Task
Please reproduce word for word the passage of the column on starting at UChicago as a low-income student that opens with the words "Even over the" and closes with "crushes me now.".

Extract to read
__________
I cried because I didn’t know how to use a pipette. My high school hadn’t had any.
After my lab partner realized I had absolutely no clue what I was doing, she took the pipette out of my hands and completed the four-hour-long lab alone in silence. In retrospect, I cried afterwards not out of embarrassment, but the fact that I, someone who had always relished in, sought out, and thrived in spaces where I could prove others wrong, was paralyzed by how correct I believed her assessment of me was: a girl who was completely in over her head.
I hated calling home during this period. The same stubbornness I had inherited from my family clashed with their refusal to let their faith in me falter; it was virtually impossible to communicate that I wasn’t simply being hard on myself, that I was actually struggling.
(After listening to my frenetic, sleep-deprived ramblings mere hours before an Honors Chemistry midterm, my mom jokingly suggested I switch to law—“like her!” —and I bawled in a Max P study lounge.)
Even over the phone, I could hear the sheer belief that my family had (and continues to have) in me, how proud they were of their kochanie.
It crushed me then, and it occasionally crushes me now.
I initially hesitated to write this column because I continue to feel inadequately prepared to provide future low-income students advice on how to navigate UChicago’s academic and social landscapes. My perspective is also a privileged one, in that it fails to encompass the unique challenges incurred by members of UChicago’s first generation, low income, immigrant (FGLI) community who also walk this campus as people of color and/or first-generation students. But that very feeling of “incompleteness”—the dissonance between my desire to give nuanced words of wisdom and the simple fact that I’m only two quarters through the journey myself—is at the heart of my best piece of advice.
To the prospective students who are all too familiar with late nights spent pouring over FAFSA and CSS documents, with consoling your loved ones who mourn all they wish they could have provided, with the agonizing wait: I urge you all to remember during your time here that I am, and each of you are, perpetually unfinished.
I am everything left unfinished by my grandparents, who spent their entire young adulthoods with their eyes to the sky as airport employees in Poland and later took flight themselves, arriving in Michigan with 10 dollars. I am everything left unfinished by my mother when she became a single parent and dedicated her life to instilling within my two brothers and me a genuine love for education.
I am the sum of everything left unfinished by those who believed in me despite my circumstances, so much so that they put their own lives on pause to support me as I worked to become who I am today.
From the moment you step foot on this campus, you must carry this gratitude with you like a torch. Your gratitude, and your constant knowledge of where and who you come from, is what will ultimately serve you more than anything else, even in the face of self-doubt, imposter syndrome, and others’ attempts to assess the validity of your place here. It is this gratitude that will also enable and empower you to advocate for yourself with grace, be it to other students or University administration itself. In doing so, conversations pertaining to your socioeconomic status will no longer leave you either continuously “on the defensive” or blind to the genuine investments others have in you.
You must also note that you are, fundamentally, a work in progress, working towards your own individual ambitions, hopes, and goals. You are not just the culmination of your loved ones’ wildest dreams—you are the culmination of your own.
Finally, many of you are your family’s “firsts.” The swell of pride this may give you when celebrating your admission may dissolve into fear, nerves, and confusion when confronted with the first few weeks of fall quarter, because your “firsthood” comes with your support network starting with you.
__________
Data excerpt
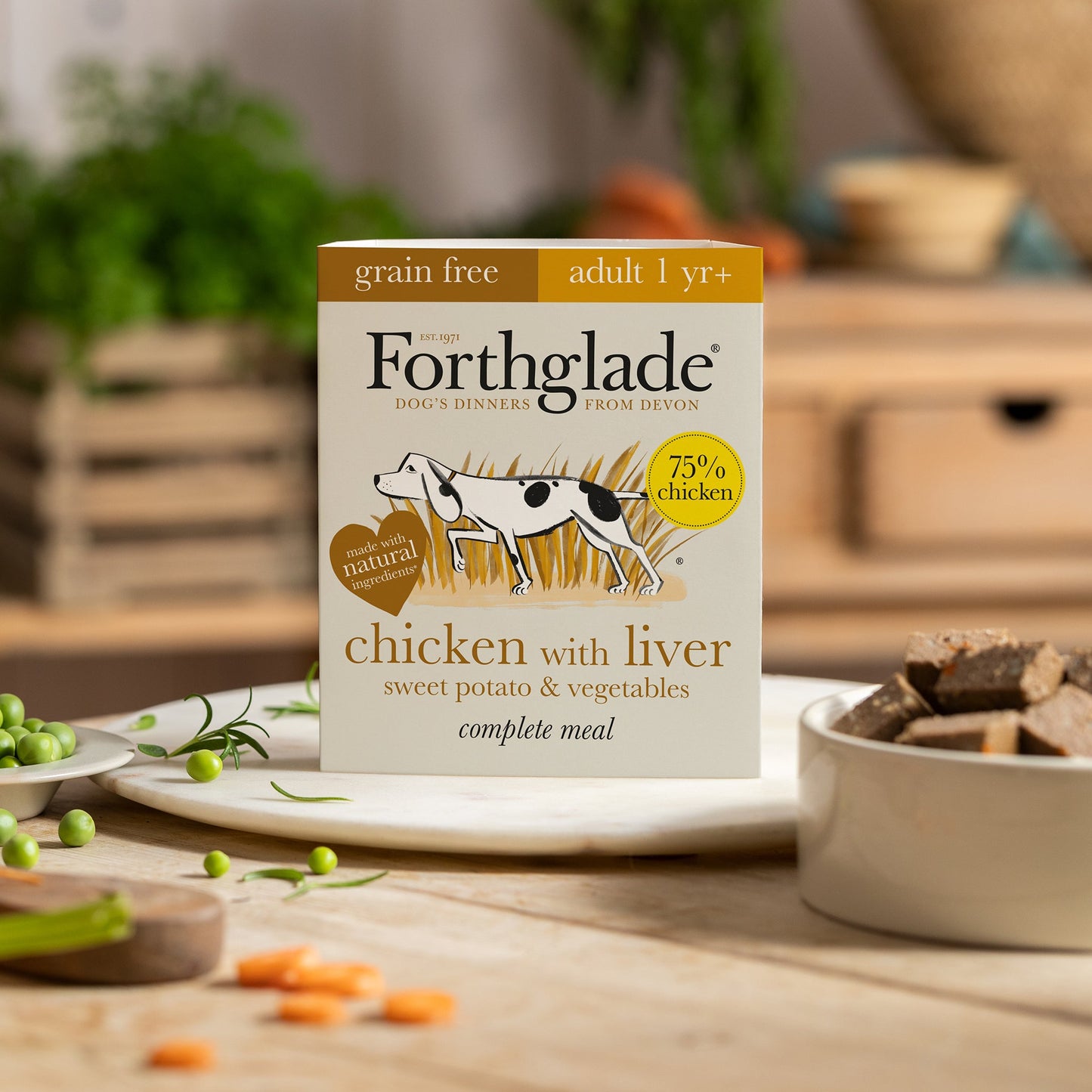 Chicken with Liver & Vegetables Natural Wet Dog Food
__________
Response for this exercise
Even over the phone, I could hear the sheer belief that my family had (and continues to have) in me, how proud they were of their kochanie.
It crushed me then, and it occasionally crushes me now.